§ **What the exercise asks**
Please return the full listing word for word, leaving out any pictures.

§ **Data records**
━━━

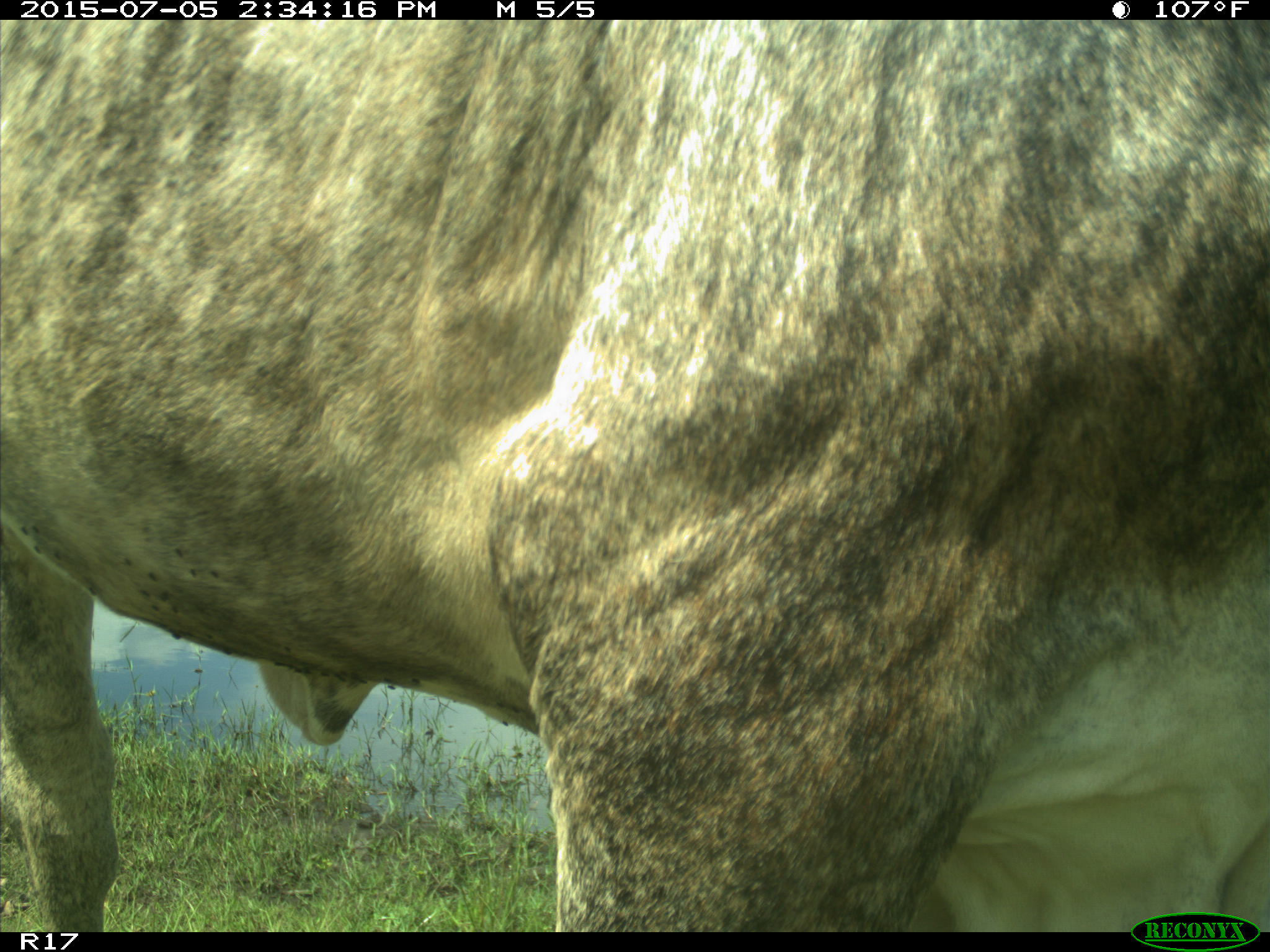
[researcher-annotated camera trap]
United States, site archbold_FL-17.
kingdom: Animalia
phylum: Chordata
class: Mammalia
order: Artiodactyla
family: Bovidae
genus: Bos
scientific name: Bos taurus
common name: domestic cow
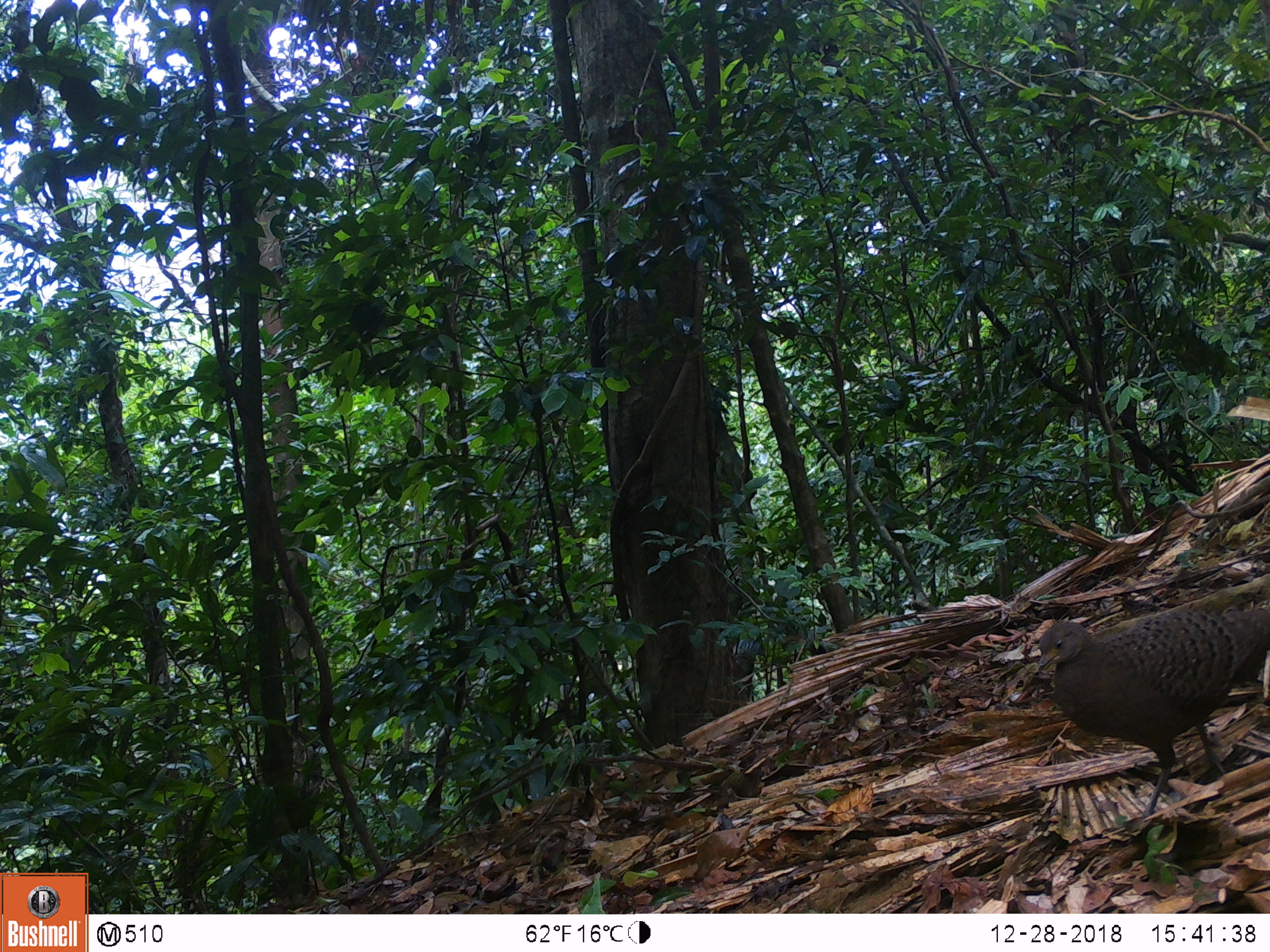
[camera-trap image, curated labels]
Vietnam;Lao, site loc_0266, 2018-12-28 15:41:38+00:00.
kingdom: Animalia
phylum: Chordata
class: Aves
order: Galliformes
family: Phasianidae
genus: Polyplectron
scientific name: Polyplectron bicalcaratum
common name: gray peacock-pheasant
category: grey peacock pheasant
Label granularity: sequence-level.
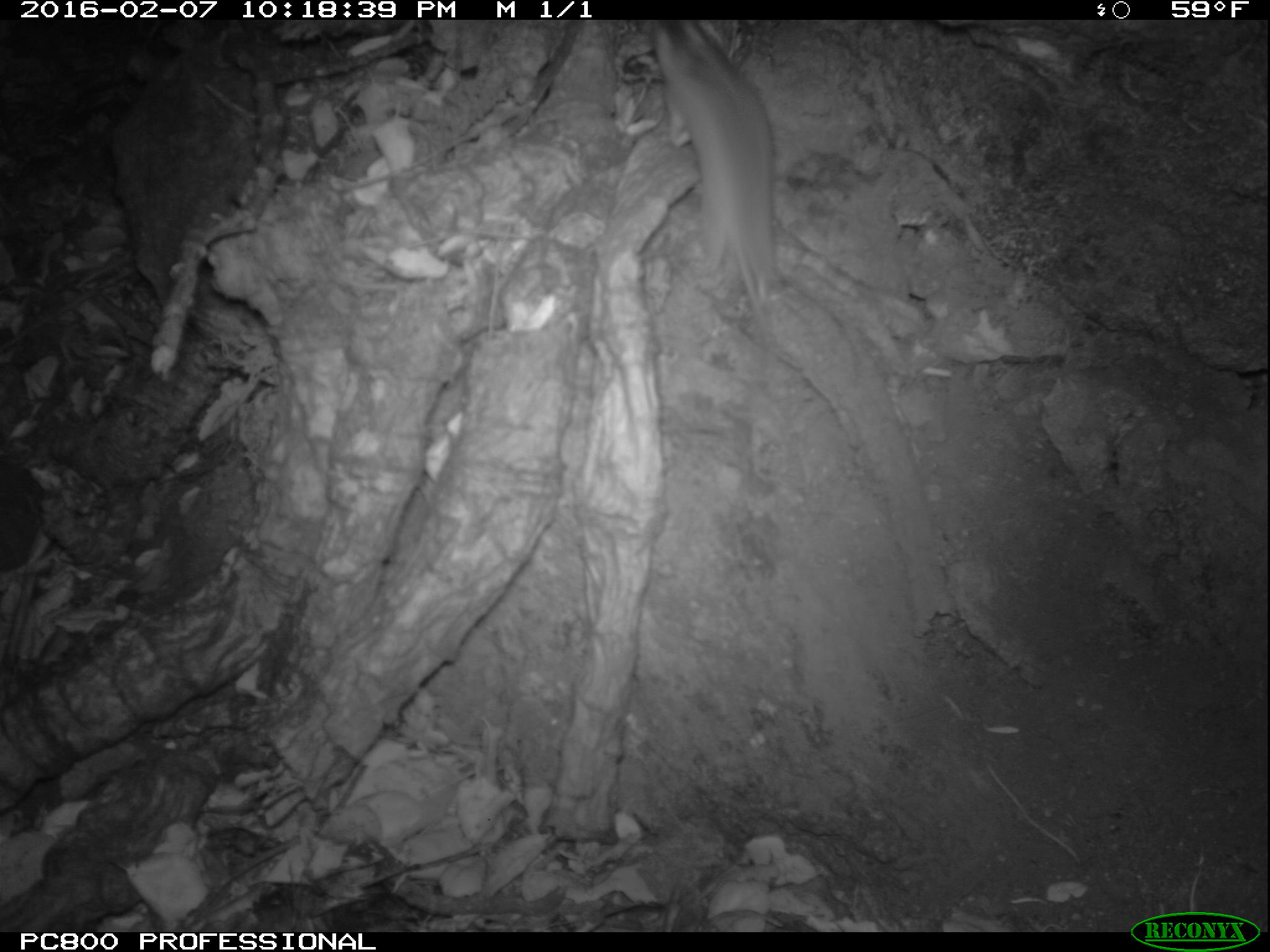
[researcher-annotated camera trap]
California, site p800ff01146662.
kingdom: Animalia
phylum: Chordata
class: Mammalia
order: Rodentia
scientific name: Rodentia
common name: rodent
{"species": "rodent (Rodentia)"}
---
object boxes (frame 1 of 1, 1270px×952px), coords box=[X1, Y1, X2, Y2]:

━━━

§ **Reply to the exercise**
[researcher-annotated camera trap]
United States, site archbold_FL-17.
kingdom: Animalia
phylum: Chordata
class: Mammalia
order: Artiodactyla
family: Bovidae
genus: Bos
scientific name: Bos taurus
common name: domestic cow
[camera-trap image, curated labels]
Vietnam;Lao, site loc_0266, 2018-12-28 15:41:38+00:00.
kingdom: Animalia
phylum: Chordata
class: Aves
order: Galliformes
family: Phasianidae
genus: Polyplectron
scientific name: Polyplectron bicalcaratum
common name: gray peacock-pheasant
category: grey peacock pheasant
Label granularity: sequence-level.
[researcher-annotated camera trap]
California, site p800ff01146662.
kingdom: Animalia
phylum: Chordata
class: Mammalia
order: Rodentia
scientific name: Rodentia
common name: rodent
{"species": "rodent (Rodentia)"}
---
object boxes (frame 1 of 1, 1270px×952px), coords box=[X1, Y1, X2, Y2]:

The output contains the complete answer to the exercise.